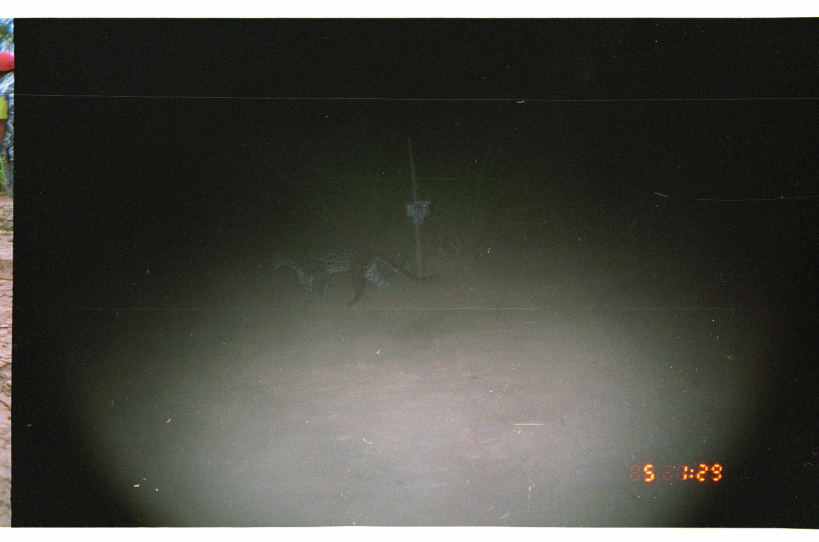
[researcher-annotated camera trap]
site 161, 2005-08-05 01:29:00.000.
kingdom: Animalia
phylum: Chordata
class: Mammalia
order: Carnivora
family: Felidae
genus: Leopardus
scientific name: Leopardus wiedii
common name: margay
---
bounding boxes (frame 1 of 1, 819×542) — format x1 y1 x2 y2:
leopardus wiedii: 267 237 440 308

Problem to work on -> Taking the line that contains "site 161, 2005-08-05 01:29:00.000." as the first and the last line of the material as the final one, transcribe that span exactly and include nothing else.

Result below ->
site 161, 2005-08-05 01:29:00.000.
kingdom: Animalia
phylum: Chordata
class: Mammalia
order: Carnivora
family: Felidae
genus: Leopardus
scientific name: Leopardus wiedii
common name: margay
---
bounding boxes (frame 1 of 1, 819×542) — format x1 y1 x2 y2:
leopardus wiedii: 267 237 440 308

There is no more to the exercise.